I Agree With What He Said, But Not What He Means

First the quote, then the context. Sut Jhally:
"Fear has been used to paralyze people's intellects," said Jhally. "If they can scare people, almost anything becomes possible. When people are afraid their brains shut off and it makes you confused and want easy solutions."
Here is the context. Sut Jhally is speaking about 24, a show that he dislikes terribly.
As ABC phrases it, he "believes Hollywood's fascination with terrorism can have serious political consequences."
Sut Jhally, co-producer and co-director of the film "Hijacking Catastrophe," says the dramatic action in the show creates a dangerous climate in which the public loses some of its perspective on what's real and what's not. Of course that may be a minority opinion given the show's enormous popularity.
Oddly, Sut did not really have much to say about films like "The Day After Tomorrow."

I do agree with the first quote I gave here, though. I do think that fear has been used to paralyze people's intellects, and that when one is afraid, one does tend to not think clearly and tends to look for easy solutions. That is exactly on what terrorists count.

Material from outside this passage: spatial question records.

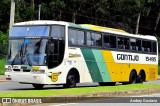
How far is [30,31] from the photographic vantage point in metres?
22.7

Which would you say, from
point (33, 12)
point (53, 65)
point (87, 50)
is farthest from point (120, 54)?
point (33, 12)

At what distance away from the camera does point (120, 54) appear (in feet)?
92.4

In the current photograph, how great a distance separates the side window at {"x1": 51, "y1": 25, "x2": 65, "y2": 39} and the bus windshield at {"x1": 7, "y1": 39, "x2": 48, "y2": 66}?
75 cm

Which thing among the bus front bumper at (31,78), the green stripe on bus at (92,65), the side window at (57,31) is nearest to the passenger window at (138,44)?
the green stripe on bus at (92,65)

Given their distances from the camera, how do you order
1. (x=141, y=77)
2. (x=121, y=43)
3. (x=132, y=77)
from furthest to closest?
(x=141, y=77) < (x=132, y=77) < (x=121, y=43)

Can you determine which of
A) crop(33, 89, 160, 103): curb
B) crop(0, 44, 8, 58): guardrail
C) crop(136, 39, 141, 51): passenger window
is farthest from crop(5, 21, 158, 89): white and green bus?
crop(0, 44, 8, 58): guardrail

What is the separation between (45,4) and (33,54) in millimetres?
37591

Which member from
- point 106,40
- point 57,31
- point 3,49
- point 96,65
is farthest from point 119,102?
point 3,49

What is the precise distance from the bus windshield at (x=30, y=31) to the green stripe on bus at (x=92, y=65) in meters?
2.80

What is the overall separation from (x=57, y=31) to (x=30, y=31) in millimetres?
1345

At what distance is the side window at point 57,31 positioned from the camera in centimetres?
2261

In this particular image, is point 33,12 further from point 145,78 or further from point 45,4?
point 145,78

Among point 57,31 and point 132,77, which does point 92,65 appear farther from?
point 132,77

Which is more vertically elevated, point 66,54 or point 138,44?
point 138,44
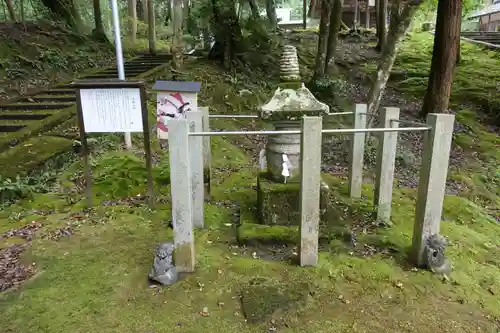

This is why despite agreeing with the words, I disagree completely with Jhally's meaning. He thinks the problem is shows depicting terrorism. I think the problem is with terrorism. I agree that fear is a paralyzing influence. I think that shows that get us talking about the issues are very much a constructive influence. They get us to think about things in the abstract, before we are put in a position of real terror where our ability to think is compromised. "The Day After Tomorrow" is a positive influence because it gets people to think about the issues and start the debates we need to have. "24" is the same way.

By the way, I wonder why ABC did not give the full title to Jhally's movie. It is not just "Hijacking Catastrophe." It is "Hijacking Catastrophe: 9/11, Fear & the Selling of American Empire." That extra bit of information certainly would be useful to readers in evaluating from where Mr. Jhally is coming, don't you think? Regardless, Mr. Jhally does not seem to be shy about using scare tactics to get people to fear the big, bad Bush administration.